Beginning with the line where "How far is the girl" appears, restate the lines word for word through the last one in the listing.

Saved entries
╭──
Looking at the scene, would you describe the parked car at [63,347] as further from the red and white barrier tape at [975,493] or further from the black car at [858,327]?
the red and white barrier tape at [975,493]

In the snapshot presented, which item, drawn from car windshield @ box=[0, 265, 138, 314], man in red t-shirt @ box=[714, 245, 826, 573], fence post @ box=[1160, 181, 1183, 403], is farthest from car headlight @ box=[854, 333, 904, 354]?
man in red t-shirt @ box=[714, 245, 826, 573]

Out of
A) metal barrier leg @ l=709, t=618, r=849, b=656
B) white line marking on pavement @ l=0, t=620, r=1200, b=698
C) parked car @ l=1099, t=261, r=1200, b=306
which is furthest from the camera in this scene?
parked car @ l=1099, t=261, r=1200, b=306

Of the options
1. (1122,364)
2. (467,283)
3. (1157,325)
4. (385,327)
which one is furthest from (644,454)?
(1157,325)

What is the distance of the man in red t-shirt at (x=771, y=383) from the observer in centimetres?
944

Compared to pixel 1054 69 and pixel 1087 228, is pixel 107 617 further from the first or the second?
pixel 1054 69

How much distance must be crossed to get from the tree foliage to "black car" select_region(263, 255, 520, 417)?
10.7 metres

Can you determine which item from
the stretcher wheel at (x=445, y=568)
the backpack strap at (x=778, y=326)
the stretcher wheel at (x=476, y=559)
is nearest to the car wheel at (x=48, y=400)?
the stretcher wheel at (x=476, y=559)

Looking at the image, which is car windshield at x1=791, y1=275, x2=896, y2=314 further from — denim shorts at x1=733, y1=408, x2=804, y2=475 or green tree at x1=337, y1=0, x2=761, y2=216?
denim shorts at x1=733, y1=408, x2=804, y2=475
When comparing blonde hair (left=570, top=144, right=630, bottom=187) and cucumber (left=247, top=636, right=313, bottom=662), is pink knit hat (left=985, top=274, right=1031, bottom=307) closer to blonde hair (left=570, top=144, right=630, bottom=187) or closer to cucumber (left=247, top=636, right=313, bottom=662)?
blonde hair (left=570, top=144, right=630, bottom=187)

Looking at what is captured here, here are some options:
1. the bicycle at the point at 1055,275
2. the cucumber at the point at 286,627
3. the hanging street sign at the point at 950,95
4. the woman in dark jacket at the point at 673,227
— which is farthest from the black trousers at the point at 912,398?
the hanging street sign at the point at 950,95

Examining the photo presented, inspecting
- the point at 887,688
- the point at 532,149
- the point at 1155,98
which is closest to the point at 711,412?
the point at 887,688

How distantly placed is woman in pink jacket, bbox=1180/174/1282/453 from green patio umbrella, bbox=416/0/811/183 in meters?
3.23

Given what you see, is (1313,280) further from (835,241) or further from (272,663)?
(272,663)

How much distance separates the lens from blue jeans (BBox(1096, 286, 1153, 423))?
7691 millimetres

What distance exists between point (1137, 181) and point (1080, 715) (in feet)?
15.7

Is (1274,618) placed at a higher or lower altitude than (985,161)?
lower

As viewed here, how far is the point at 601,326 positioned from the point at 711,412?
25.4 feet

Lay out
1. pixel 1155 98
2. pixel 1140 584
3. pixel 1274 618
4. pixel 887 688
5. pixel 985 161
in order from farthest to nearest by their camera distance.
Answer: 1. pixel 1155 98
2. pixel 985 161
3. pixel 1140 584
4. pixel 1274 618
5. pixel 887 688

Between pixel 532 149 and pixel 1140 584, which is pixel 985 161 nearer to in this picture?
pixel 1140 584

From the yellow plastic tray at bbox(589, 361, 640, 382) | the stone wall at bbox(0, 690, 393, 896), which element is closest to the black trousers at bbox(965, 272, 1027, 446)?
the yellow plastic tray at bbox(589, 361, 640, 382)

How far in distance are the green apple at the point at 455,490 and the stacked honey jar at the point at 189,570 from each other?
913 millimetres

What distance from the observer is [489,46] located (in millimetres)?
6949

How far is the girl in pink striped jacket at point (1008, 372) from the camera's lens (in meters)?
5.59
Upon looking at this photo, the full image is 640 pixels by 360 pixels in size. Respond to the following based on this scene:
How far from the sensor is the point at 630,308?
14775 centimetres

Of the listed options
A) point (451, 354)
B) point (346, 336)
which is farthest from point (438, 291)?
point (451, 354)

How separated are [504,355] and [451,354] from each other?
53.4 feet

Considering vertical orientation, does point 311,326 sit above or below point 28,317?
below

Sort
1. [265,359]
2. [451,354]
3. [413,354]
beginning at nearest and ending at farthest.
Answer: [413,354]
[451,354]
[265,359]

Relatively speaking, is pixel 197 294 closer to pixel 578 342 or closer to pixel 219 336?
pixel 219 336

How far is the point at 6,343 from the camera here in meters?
╰──
Finished task —
How far is the girl in pink striped jacket at point (1008, 372) from the camera's lens (in meters)?
5.59
Upon looking at this photo, the full image is 640 pixels by 360 pixels in size. Respond to the following based on this scene:
How far from the sensor is the point at 630,308?
14775 centimetres

Of the listed options
A) point (451, 354)
B) point (346, 336)
which is farthest from point (438, 291)?
point (451, 354)

How separated are [504,355] and [451,354] from each other?
53.4 feet

Considering vertical orientation, does point 311,326 sit above or below point 28,317?
below

Sort
1. [265,359]
2. [451,354]
3. [413,354]
beginning at nearest and ending at farthest.
Answer: [413,354]
[451,354]
[265,359]

Relatively speaking, is pixel 197 294 closer to pixel 578 342 or closer to pixel 219 336?
pixel 219 336

How far is the point at 6,343 from the camera here in meters?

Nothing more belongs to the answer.